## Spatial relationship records
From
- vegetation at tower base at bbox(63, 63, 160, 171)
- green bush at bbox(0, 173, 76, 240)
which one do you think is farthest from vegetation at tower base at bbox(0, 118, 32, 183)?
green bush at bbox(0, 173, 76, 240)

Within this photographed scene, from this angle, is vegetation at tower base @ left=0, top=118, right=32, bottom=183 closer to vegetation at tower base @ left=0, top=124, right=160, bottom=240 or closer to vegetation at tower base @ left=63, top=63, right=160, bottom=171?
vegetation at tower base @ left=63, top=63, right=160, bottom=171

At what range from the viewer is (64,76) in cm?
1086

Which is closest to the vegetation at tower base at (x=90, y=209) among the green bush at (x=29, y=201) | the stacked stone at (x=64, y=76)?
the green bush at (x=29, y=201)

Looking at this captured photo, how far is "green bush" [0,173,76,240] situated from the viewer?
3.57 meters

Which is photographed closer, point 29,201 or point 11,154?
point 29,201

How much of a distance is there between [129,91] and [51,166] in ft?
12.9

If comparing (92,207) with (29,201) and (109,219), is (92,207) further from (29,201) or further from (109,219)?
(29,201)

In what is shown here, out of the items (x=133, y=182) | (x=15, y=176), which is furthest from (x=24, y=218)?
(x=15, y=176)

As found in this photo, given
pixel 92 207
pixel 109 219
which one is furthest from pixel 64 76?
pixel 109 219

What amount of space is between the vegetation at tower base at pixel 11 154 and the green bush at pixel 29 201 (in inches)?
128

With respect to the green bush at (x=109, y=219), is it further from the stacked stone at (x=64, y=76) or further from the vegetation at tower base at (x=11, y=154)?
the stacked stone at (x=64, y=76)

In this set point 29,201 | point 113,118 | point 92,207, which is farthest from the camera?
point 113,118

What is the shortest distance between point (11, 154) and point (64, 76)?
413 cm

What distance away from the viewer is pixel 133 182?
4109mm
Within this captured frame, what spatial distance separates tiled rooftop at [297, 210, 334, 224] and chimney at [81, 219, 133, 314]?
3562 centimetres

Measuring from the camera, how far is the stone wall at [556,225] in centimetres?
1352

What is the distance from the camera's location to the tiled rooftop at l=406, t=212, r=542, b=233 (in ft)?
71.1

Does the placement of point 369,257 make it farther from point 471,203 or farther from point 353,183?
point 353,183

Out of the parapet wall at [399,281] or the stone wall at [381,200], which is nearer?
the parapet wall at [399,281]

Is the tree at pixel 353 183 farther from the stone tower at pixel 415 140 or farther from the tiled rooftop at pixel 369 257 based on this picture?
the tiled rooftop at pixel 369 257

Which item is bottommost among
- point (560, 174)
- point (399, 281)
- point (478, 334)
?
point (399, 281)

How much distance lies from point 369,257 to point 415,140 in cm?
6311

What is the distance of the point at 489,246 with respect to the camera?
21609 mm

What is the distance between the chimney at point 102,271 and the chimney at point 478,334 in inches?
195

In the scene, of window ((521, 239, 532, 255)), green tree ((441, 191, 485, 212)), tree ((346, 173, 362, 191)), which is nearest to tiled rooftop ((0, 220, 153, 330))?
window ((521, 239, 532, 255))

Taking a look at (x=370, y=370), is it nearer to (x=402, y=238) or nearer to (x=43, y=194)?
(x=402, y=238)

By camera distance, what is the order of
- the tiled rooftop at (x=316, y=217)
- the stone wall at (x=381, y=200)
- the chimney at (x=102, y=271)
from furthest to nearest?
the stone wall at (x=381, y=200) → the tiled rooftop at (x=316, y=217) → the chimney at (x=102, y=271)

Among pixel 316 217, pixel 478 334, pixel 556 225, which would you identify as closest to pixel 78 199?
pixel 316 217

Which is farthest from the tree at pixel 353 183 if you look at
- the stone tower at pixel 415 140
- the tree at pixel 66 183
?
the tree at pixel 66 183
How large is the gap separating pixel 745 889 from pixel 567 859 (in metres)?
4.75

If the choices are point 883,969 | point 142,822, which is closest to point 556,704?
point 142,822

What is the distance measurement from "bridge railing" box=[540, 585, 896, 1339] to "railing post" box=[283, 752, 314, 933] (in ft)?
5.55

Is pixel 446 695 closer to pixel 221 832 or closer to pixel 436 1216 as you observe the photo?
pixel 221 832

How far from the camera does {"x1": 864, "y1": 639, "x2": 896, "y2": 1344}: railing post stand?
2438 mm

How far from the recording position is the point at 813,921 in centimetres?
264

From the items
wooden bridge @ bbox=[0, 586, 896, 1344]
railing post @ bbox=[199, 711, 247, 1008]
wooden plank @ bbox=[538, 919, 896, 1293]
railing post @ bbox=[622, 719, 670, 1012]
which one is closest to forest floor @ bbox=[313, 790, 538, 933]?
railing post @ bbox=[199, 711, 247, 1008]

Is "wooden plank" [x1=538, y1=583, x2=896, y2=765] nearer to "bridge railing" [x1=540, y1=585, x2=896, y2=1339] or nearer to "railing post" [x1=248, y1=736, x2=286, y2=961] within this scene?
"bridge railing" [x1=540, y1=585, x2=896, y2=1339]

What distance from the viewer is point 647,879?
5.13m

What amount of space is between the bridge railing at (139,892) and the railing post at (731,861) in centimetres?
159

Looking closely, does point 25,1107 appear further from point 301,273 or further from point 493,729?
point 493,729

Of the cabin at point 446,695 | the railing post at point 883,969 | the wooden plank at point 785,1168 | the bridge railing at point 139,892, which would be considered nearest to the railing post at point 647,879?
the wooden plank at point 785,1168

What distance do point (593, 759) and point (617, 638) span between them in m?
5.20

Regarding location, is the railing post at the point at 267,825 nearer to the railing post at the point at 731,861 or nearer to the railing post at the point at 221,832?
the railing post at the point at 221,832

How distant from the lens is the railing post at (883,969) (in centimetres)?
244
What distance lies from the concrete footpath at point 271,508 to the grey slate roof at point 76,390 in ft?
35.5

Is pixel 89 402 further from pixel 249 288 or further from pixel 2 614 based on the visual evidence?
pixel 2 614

## THE TASK
Restate the data above word for word.

## ANSWER BELOW
From
- vegetation at tower base at bbox(63, 63, 160, 171)
- green bush at bbox(0, 173, 76, 240)
which one do you think is farthest from vegetation at tower base at bbox(0, 118, 32, 183)?
green bush at bbox(0, 173, 76, 240)

Within this photographed scene, from this angle, is vegetation at tower base @ left=0, top=118, right=32, bottom=183 closer to vegetation at tower base @ left=0, top=124, right=160, bottom=240 or closer to vegetation at tower base @ left=63, top=63, right=160, bottom=171?
vegetation at tower base @ left=63, top=63, right=160, bottom=171

At what range from the viewer is (64,76) in cm?
1086

Which is closest to the vegetation at tower base at (x=90, y=209) among the green bush at (x=29, y=201) | the stacked stone at (x=64, y=76)?
the green bush at (x=29, y=201)

Looking at this captured photo, how far is "green bush" [0,173,76,240] situated from the viewer?
3.57 meters

Which is photographed closer, point 29,201 or point 11,154?
point 29,201

How much of a distance is there between [129,91] and [51,166] in ft?
12.9

If comparing (92,207) with (29,201) and (109,219), is (92,207) further from (29,201) or further from (109,219)?
(29,201)

In what is shown here, out of the items (x=133, y=182) | (x=15, y=176), which is furthest from (x=24, y=218)?
(x=15, y=176)

As found in this photo, given
pixel 92 207
pixel 109 219
which one is furthest from pixel 64 76?
pixel 109 219

What amount of space is between the vegetation at tower base at pixel 11 154 and the green bush at pixel 29 201 (in inches)?
128

With respect to the green bush at (x=109, y=219), is it further from the stacked stone at (x=64, y=76) or further from the vegetation at tower base at (x=11, y=154)?
the stacked stone at (x=64, y=76)

In this set point 29,201 | point 113,118 | point 92,207, which is farthest from the camera?
point 113,118

What is the shortest distance between point (11, 154) and point (64, 76)?
413 cm

What distance away from the viewer is pixel 133 182?
4109mm
Within this captured frame, what spatial distance separates tiled rooftop at [297, 210, 334, 224] and chimney at [81, 219, 133, 314]?
3562 centimetres

Measuring from the camera, how far is the stone wall at [556,225] in centimetres?
1352

What is the distance from the camera's location to the tiled rooftop at l=406, t=212, r=542, b=233 (in ft)?
71.1

Does the placement of point 369,257 make it farther from point 471,203 or farther from point 353,183?
point 353,183

Out of the parapet wall at [399,281] or the stone wall at [381,200], which is nearer?
the parapet wall at [399,281]

Is the tree at pixel 353 183 farther from the stone tower at pixel 415 140 or farther from the tiled rooftop at pixel 369 257 based on this picture?
the tiled rooftop at pixel 369 257

Which item is bottommost among
- point (560, 174)
- point (399, 281)
- point (478, 334)
?
point (399, 281)

How much distance lies from point 369,257 to point 415,140 in cm?
6311

What is the distance of the point at 489,246 with respect to the camera?
21609 mm

What is the distance between the chimney at point 102,271 and the chimney at point 478,334 in inches?
195

In the scene, of window ((521, 239, 532, 255)), green tree ((441, 191, 485, 212)), tree ((346, 173, 362, 191)), which is nearest to tiled rooftop ((0, 220, 153, 330))?
window ((521, 239, 532, 255))

Taking a look at (x=370, y=370), is it nearer to (x=402, y=238) or nearer to (x=43, y=194)?
(x=402, y=238)

By camera distance, what is the order of
- the tiled rooftop at (x=316, y=217)
- the stone wall at (x=381, y=200)
- the chimney at (x=102, y=271)
from furthest to nearest?
the stone wall at (x=381, y=200) → the tiled rooftop at (x=316, y=217) → the chimney at (x=102, y=271)

Among pixel 316 217, pixel 478 334, pixel 556 225, which would you identify as closest to pixel 78 199?
pixel 316 217

Which is farthest from the tree at pixel 353 183 if you look at
- the stone tower at pixel 415 140
- the tree at pixel 66 183
?
the tree at pixel 66 183
How large is the gap separating pixel 745 889 from pixel 567 859 (in metres)?
4.75

If the choices are point 883,969 | point 142,822, which is closest to point 556,704?
point 142,822

What is the distance measurement from "bridge railing" box=[540, 585, 896, 1339] to "railing post" box=[283, 752, 314, 933] (in ft)?
5.55

Is pixel 446 695 closer to pixel 221 832 or closer to pixel 436 1216 as you observe the photo?
pixel 221 832

How far from the camera does {"x1": 864, "y1": 639, "x2": 896, "y2": 1344}: railing post stand?
2438 mm

How far from the recording position is the point at 813,921 in centimetres?
264

From the items
wooden bridge @ bbox=[0, 586, 896, 1344]
railing post @ bbox=[199, 711, 247, 1008]
wooden plank @ bbox=[538, 919, 896, 1293]
railing post @ bbox=[622, 719, 670, 1012]
which one is closest to forest floor @ bbox=[313, 790, 538, 933]?
railing post @ bbox=[199, 711, 247, 1008]

Is "wooden plank" [x1=538, y1=583, x2=896, y2=765] nearer to "bridge railing" [x1=540, y1=585, x2=896, y2=1339] or nearer to "railing post" [x1=248, y1=736, x2=286, y2=961] within this scene?
"bridge railing" [x1=540, y1=585, x2=896, y2=1339]

What distance from the viewer is point 647,879?
5.13m

What amount of space is between the bridge railing at (139,892) and the railing post at (731,861) in centimetres?
159

Looking closely, does point 25,1107 appear further from point 301,273 or further from point 493,729?
point 493,729

Of the cabin at point 446,695 | the railing post at point 883,969 | the wooden plank at point 785,1168 | the bridge railing at point 139,892, which would be considered nearest to the railing post at point 647,879?
the wooden plank at point 785,1168

What distance do point (593, 759) and point (617, 638) span between them in m?
5.20

Regarding location, is the railing post at the point at 267,825 nearer to the railing post at the point at 731,861 or nearer to the railing post at the point at 221,832?
the railing post at the point at 221,832

How distant from the lens is the railing post at (883,969) (in centimetres)?
244
What distance lies from the concrete footpath at point 271,508 to the grey slate roof at point 76,390 in ft?
35.5

Is pixel 89 402 further from pixel 249 288 or further from pixel 2 614 based on the visual evidence?
pixel 2 614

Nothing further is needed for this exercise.